Nos cellules sécrètent des vésicules, des petits « sacs » contenant des molécules qui sont autant d’informations transportées ainsi vers les autres cellules. Les rôles de ces vésicules sont variés. Quand elles sont sécrétées par des tumeurs, certaines vont favoriser la réponse antitumorale de l’organisme, tandis que d’autres vont au contraire l’inhiber. Une recherche intense est menée sur ces vésicules. Leur détection, dans le sang des patients, pourrait par exemple permettre d’identifier la maladie et de suivre son évolution. Par ailleurs, ces vésicules sont aussi envisagées comme cibles de nouvelles thérapies.

Mais les recherches se butent aujourd’hui à l’hétérogénéité de ces vésicules : comment identifier les « bonnes » vésicules à cibler ?

Pour y parvenir, les chercheurs de l’Institut Curie ont développé des outils pour isoler, identifier et comparer différents sous-types de vésicules.

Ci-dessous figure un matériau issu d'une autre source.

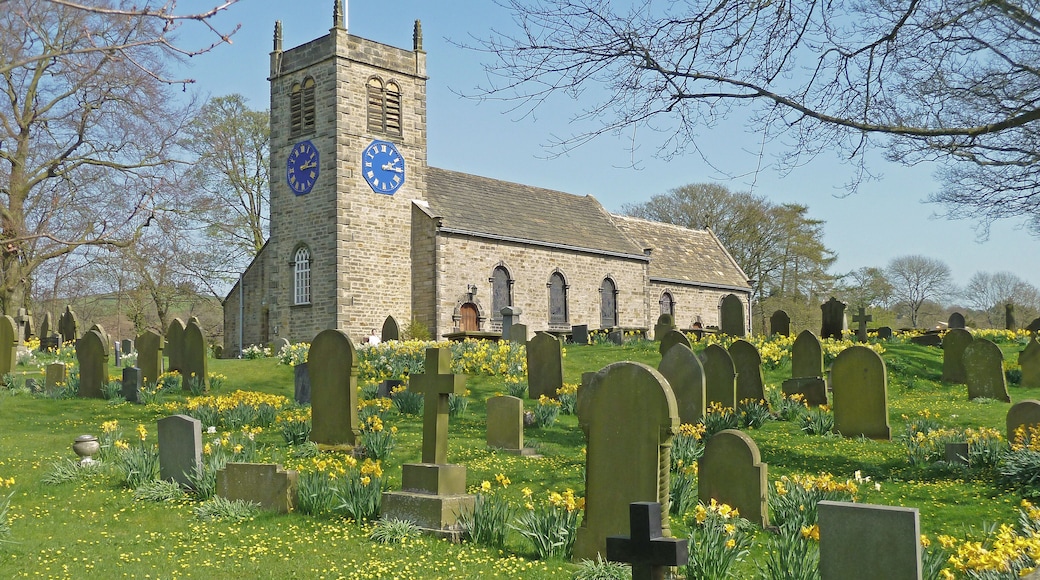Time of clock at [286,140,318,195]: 2:15
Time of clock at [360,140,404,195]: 2:15
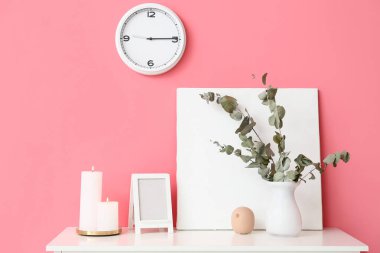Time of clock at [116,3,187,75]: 9:14
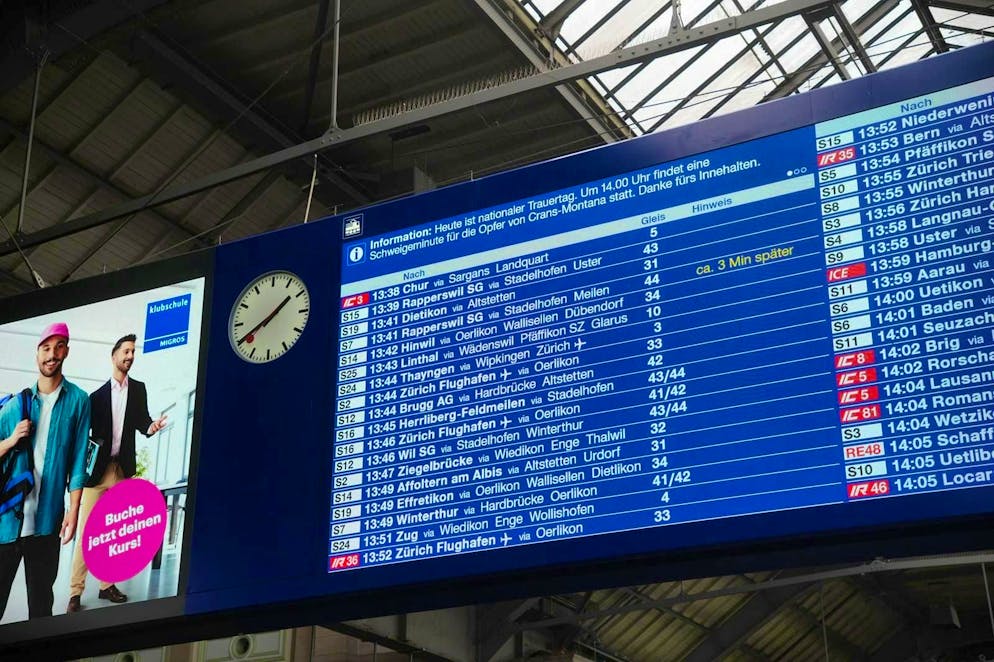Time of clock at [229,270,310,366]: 1:40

Ils peuvent maintenant s’appuyer sur ces outils pour comprendre les fonctions de chaque sous-type et différencier notamment celles qui stimulent les défenses immunitaires de celles qui à l’opposé les réduisent au silence. Le projet combine des études sur des cellules de souris, en culture et in vivo, et des expériences sur des cellules humaines en culture et sur des échantillons issus de patients. Grâce au double financement de ce PIC3i (2 x 150 000 euros), le travail va être réparti entre l’Institut Curie et le National Cancer Institute, aux États-Unis, qui apporteront chacun leur expertise spécifique, avec des modèles expérimentaux et des cohortes de patients complémentaires.

Les PIC3I

Ce projet fait partie des programmes incitatifs et collaboratifs 3i (PIC3i) entièrement financés par la générosité du public : ils visent à encourager l’émergence de programmes innovants, en se basant sur un « mix » original entre spécialistes de tous horizons. Biologistes cellulaires, biophysiciens, chimistes, biochimistes, généticiens, physiciens théoriques, bio-informaticiens et médecins.